Mulher de secretário que matou filho e se suicidou é alvo de ataques nas redes; entenda

Caso ocorreu em Itumbiara (MG), onde Thales Machado matou o filho mais velho, feriu o mais novo e tirou a própria vida, episódio que gerou boatos e ataques virtuais contra a esposa

A morte de uma criança e a tentativa de homicídio contra o irmão, cometidas pelo pai, o secretário municipal de Itumbiara (MG) Thales Machado, desencadearam uma forte reação nas redes sociais, direcionada principalmente à esposa dele, Sarah Tinoco Araújo, informa o Diário do Centro do Mundo.

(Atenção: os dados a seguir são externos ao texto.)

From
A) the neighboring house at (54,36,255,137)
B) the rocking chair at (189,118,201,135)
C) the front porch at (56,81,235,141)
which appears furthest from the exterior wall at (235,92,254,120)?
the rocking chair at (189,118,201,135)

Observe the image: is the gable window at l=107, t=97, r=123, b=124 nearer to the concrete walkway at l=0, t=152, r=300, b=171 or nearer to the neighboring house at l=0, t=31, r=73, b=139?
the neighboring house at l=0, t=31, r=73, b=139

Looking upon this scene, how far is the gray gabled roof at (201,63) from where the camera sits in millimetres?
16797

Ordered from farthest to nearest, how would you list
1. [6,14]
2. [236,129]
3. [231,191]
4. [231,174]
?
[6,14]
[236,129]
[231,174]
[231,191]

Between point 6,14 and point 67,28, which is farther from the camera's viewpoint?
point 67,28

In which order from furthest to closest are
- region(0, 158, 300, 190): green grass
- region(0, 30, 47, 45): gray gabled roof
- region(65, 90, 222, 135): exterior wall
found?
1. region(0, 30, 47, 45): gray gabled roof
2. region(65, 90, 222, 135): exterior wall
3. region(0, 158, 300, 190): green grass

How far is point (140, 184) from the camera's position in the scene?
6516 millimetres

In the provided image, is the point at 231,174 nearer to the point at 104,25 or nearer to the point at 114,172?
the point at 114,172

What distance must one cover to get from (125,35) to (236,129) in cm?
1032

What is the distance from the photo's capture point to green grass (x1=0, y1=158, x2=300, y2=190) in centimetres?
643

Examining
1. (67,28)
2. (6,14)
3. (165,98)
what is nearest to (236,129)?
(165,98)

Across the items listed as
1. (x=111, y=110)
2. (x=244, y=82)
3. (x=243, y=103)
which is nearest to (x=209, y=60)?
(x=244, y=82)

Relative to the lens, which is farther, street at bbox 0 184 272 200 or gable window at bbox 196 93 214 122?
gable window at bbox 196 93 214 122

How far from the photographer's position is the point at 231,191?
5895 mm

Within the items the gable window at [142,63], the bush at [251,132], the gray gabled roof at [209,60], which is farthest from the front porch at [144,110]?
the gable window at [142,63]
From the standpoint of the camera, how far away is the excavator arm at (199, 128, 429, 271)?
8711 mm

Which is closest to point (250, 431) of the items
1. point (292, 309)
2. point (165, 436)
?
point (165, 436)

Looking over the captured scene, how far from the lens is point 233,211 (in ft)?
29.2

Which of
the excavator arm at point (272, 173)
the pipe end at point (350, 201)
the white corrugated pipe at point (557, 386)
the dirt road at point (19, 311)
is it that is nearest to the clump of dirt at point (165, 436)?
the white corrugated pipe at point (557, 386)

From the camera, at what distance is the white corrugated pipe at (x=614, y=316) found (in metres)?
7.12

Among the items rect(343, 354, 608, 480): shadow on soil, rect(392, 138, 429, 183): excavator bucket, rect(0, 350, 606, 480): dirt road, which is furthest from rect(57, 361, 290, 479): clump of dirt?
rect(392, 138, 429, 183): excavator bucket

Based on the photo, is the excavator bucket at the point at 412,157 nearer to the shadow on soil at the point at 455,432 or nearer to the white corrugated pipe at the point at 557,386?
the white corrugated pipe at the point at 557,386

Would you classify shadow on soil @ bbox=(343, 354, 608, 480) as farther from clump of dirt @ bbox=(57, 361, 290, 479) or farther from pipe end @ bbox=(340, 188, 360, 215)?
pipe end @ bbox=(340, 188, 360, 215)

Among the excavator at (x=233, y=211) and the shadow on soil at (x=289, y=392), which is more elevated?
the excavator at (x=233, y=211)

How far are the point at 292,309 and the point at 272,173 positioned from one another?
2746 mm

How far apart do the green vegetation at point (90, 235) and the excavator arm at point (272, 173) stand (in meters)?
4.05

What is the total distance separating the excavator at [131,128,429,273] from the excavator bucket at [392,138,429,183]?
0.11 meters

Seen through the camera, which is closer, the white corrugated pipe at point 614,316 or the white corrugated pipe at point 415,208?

De acordo com os relatos, Machado atirou contra os dois filhos do casal dentro de casa. O menino mais velho, de 12 anos, morreu após ser baleado, enquanto o mais novo, de 8, foi socorrido, passou por cirurgia e segue internado em estado grave. Após os disparos, o secretário tirou a própria vida.

Carta e boatos ampliam repercussão

Antes do crime, ele teria deixado uma carta na qual mencionava conflitos conjugais e insinuava ter sido vítima de traição. O conteúdo passou a circular nas redes e, mesmo sem confirmação oficial sobre a motivação do ataque, usuários passaram a responsabilizar a esposa pelo ocorrido.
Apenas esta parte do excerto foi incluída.